Maryland lawmakers want to make it tougher for teenagers to buy cigarettes in the state under legislation just-proposed to increase the legal age to buy tobacco products from 18 to 21 years old.
State Sen. Jennie Forehand (D-Montgomery County) is spearheading the legislation with a bill she filed Jan. 16 in the Maryland General Assembly.
“It’s an idea that is gaining traction across the United States,” Kathy Dunn, a spokeswoman for the senator, told the AFRO Jan. 16. “We’ve gotten six co-sponsors in the senate and we’re going to file it today.”
Last year New York City lawmakers increased the age required to purchase cigarettes and other tobacco products, such as cigarillos and smoke-free e-cigarettes, to 21. The cost of cigarettes in New York City also went up to $10.50 and merchants are barred from applying discounts to spur sales.
States such as Alaska, Alabama, and New Jersey have already banned the sale of tobacco products to anyone under the age of 19, according to the National Conference of State Legislatures.
The legislation was proposed a day before federal health officials issued fresh evidence of the link between smoking and health problems including diabetes, colorectal and liver cancers, erectile dysfunction and ectopic pregnancy.
Acting Surgeon General Dr. Boris D. Lushniak Jan. 17 significantly expanded the list of illnesses that cigarette smoking has been scientifically proved to cause.
The list was broadened in 1990 to bladder cancer and in 2004 to include cervical cancer.

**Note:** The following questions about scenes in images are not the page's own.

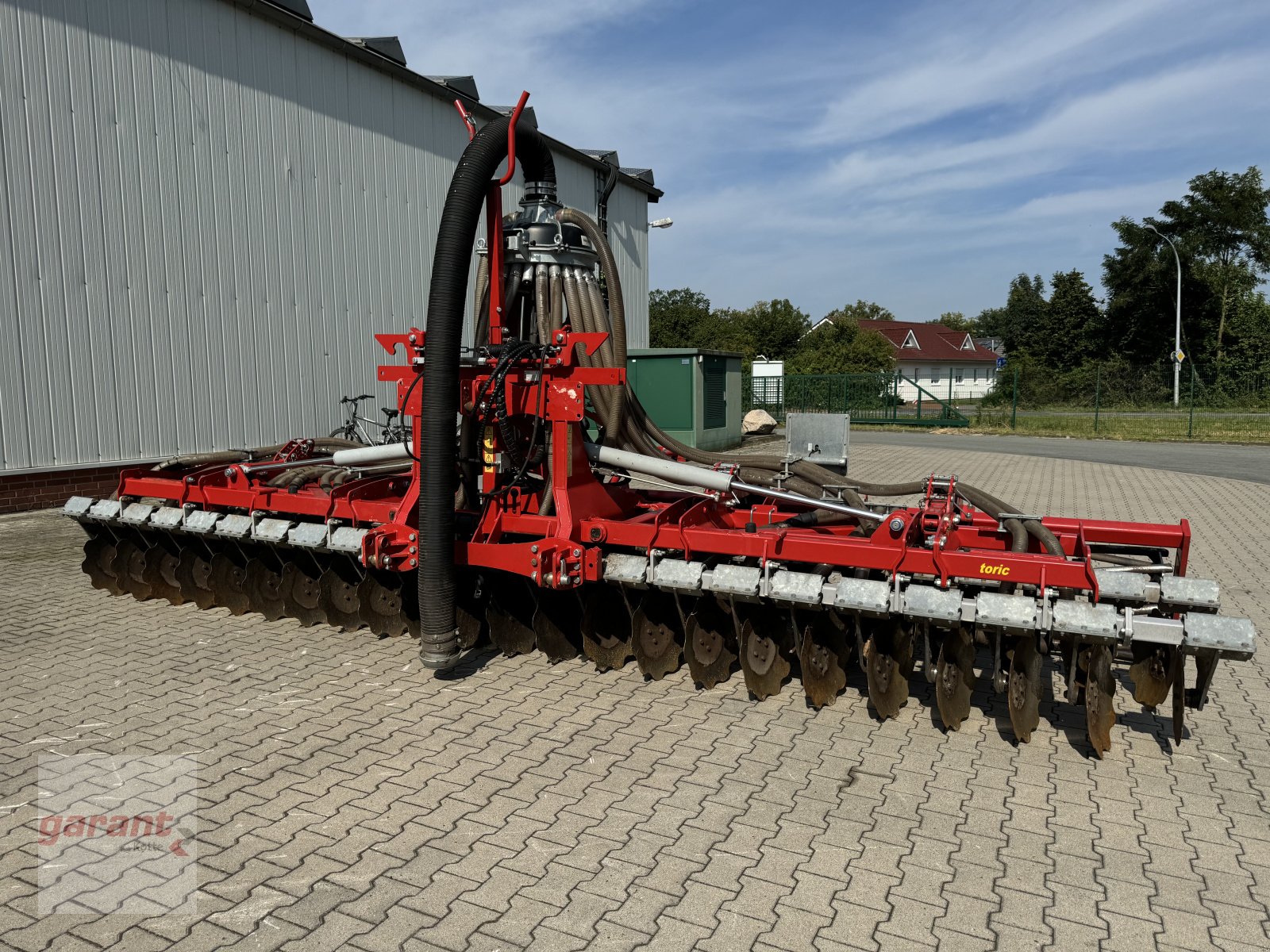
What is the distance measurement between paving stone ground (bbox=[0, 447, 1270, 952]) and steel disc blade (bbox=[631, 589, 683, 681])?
165 millimetres

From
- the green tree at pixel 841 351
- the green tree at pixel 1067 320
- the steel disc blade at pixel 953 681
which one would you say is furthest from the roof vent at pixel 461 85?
the green tree at pixel 1067 320

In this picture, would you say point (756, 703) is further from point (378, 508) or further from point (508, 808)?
point (378, 508)

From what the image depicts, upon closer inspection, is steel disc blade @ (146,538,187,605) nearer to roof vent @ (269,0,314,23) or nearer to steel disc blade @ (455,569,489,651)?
steel disc blade @ (455,569,489,651)

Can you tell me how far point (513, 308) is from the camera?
6094 millimetres

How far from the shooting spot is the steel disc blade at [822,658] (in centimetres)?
467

Dunn said that lawmakers in Maryland are going after the increase because studies released by the American Lung Association and the Centers for Disease Control and Prevention (CDC), show that daily smoking typically starts before adulthood, when teens are still ill-equipped to make decisions that could have life-long consequences.

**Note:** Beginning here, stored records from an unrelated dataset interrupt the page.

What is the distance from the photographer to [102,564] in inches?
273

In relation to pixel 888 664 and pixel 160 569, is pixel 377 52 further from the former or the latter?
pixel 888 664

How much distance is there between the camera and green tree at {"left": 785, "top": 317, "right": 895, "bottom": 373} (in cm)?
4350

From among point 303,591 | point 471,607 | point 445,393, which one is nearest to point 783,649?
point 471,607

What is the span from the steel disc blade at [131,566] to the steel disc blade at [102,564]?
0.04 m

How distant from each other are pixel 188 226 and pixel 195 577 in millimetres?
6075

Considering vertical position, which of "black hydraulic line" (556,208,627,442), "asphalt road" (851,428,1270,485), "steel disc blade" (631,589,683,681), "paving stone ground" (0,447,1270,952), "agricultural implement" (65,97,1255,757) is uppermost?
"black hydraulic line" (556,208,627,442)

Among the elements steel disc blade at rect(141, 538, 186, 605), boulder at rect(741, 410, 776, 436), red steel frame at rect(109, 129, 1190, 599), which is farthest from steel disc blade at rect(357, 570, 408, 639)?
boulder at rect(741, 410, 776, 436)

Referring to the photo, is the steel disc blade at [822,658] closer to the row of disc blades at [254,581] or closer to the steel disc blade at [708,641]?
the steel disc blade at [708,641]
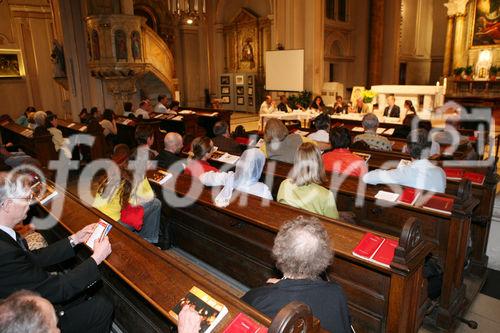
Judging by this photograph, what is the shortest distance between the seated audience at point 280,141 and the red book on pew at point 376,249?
243cm

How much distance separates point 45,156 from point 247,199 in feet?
18.6

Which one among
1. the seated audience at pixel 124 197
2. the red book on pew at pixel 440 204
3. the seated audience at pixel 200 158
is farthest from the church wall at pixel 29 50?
the red book on pew at pixel 440 204

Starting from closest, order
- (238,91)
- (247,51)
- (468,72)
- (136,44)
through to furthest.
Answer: (136,44)
(468,72)
(247,51)
(238,91)

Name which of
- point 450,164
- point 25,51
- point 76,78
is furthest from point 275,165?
point 25,51

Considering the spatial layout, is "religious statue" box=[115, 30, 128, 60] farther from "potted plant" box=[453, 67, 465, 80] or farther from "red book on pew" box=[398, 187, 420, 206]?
"potted plant" box=[453, 67, 465, 80]

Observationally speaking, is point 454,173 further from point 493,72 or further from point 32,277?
point 493,72

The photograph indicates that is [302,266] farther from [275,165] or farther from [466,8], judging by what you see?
[466,8]

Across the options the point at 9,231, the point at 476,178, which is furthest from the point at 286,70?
the point at 9,231

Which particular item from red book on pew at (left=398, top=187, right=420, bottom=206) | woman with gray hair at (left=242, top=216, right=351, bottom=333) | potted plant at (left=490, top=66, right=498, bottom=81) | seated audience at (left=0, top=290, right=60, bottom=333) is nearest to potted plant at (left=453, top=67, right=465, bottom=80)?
potted plant at (left=490, top=66, right=498, bottom=81)

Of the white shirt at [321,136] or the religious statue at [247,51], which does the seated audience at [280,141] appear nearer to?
the white shirt at [321,136]

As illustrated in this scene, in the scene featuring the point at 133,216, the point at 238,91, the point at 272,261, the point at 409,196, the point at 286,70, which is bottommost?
the point at 272,261

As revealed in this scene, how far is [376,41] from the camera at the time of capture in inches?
634

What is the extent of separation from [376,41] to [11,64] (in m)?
15.6

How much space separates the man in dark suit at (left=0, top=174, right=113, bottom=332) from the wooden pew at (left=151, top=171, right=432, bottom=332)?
1.22 meters
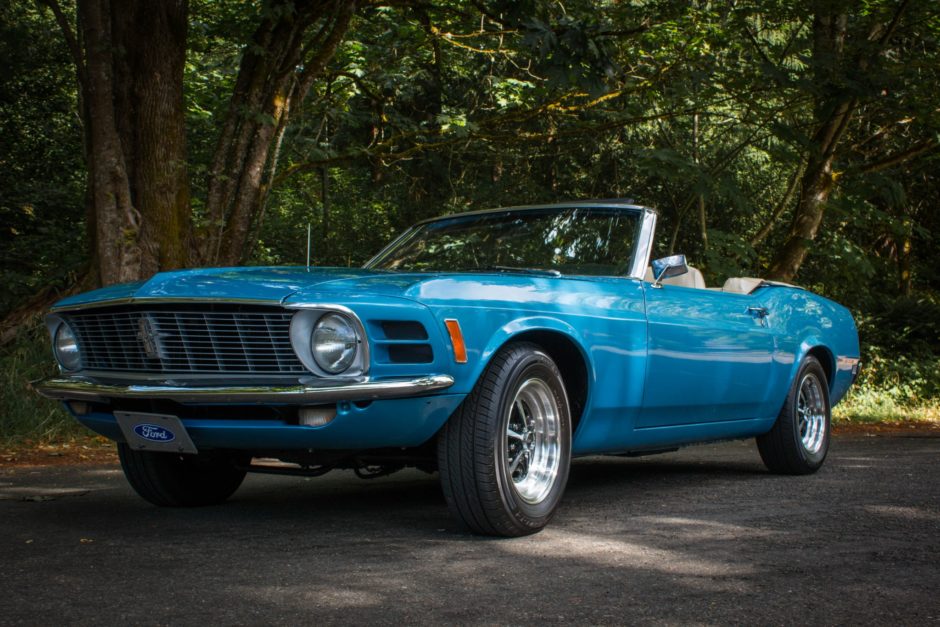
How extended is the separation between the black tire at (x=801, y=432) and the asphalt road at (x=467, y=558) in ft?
1.68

“Smoking and smokeless tobacco use are initiated and established primarily during adolescence,” said the CDC in information released on youth and tobacco use. “In fact, 88% of adult smokers who smoke daily report that they started smoking by the age of 18 years.”
Furthermore, reports from the Annals of Internal Medicine also show that “as a means to reduce access to minors, it is important to consider that 90 percent of cigarettes purchased for them are done so by people aged 18 to 20 years.”
This year marks the 50th anniversary of the disclosure by public health officials that a link exists between cigarette smoking and cancer and heart disease.
Still, the habit is killing 440,000 people a year in the U.S., according to CDC mortality data.